I was going to say we were very pleased with the response of the reviewers when we submitted our manuscript to Oncotarget and they really did appreciate the fact that, even though we had a small number of patients that would derive this information, it was something that was so useful for a physician and others who had similar types of databases to use these markers and validate what we had. And that’s really the long range goal. Is to make this an easy diagnostic set of parameters for evaluating risk.
Dr. Marie Wood
I wanted to make two points. One, the importance of a collaborative group of individuals who really listen to each other, but coming from very different backgrounds, it’s often very difficult for the basic science to listen to the clinical language. And we had some trials getting people to understand risk for cancer versus early detection, which this is not. This is risk for cancer years prior, it makes it very different. It doesn’t necessarily have implications on treatment because these biomarkers that we’ve identified and this profile is mirrors that haven’t really been described.

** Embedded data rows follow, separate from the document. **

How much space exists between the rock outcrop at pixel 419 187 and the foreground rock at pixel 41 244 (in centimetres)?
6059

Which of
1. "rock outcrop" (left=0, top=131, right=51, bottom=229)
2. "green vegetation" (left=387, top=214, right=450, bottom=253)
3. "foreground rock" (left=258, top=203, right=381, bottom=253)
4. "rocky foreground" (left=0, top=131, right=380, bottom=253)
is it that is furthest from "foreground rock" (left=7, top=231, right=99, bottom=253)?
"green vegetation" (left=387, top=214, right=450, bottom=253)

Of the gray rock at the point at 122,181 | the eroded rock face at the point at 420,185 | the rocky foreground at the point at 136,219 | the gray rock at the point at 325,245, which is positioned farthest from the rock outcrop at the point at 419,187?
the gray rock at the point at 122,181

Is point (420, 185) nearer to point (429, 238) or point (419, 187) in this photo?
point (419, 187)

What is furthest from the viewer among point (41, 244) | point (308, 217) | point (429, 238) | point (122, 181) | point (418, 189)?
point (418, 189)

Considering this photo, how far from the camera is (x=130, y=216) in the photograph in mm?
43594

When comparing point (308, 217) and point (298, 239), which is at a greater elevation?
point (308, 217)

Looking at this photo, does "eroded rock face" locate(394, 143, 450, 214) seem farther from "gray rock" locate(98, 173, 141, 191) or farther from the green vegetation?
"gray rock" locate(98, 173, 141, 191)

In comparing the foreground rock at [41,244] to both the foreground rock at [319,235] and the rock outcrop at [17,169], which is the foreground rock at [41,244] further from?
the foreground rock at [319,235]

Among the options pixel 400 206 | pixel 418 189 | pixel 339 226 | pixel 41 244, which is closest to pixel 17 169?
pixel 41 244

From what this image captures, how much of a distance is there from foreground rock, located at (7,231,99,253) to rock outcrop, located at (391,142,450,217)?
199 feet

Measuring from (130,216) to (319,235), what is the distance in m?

So it could be some environmental or genetic phenomenon that’s driving this risk, but that’s very different than prognostic markers. So that really sets this apart. current models that we have to assess women’s risk for cancer really fail us because they are going on the population level, but they’re not good on a personal level. So this, we hope, represents a jump forward for precision medicine in the prevention route.
That brings us to something that was very rewarding for us when we moved the lab here, and that was the culture here at the University of Vermont, I guess Vermont in general, everyone is so supportive of each other, very collaborative and the clinicians have a lot of patience, so we’ve learned a lot from each other. So this project is really culminated into a wonderful example of what could be done.
Dr. Marie Wood
It also highlights the training that we do here at the University of Vermont. So to be able to be a post-doc and contribute this significantly to a project, I think, represents the commitment that people have to a teaching role, that leads into a mentoring role.
Is was very nice to come home. I grew up in Vermont. To come home to find not only an honest environment to work in, but the exact kind of projects I was very interested in doing.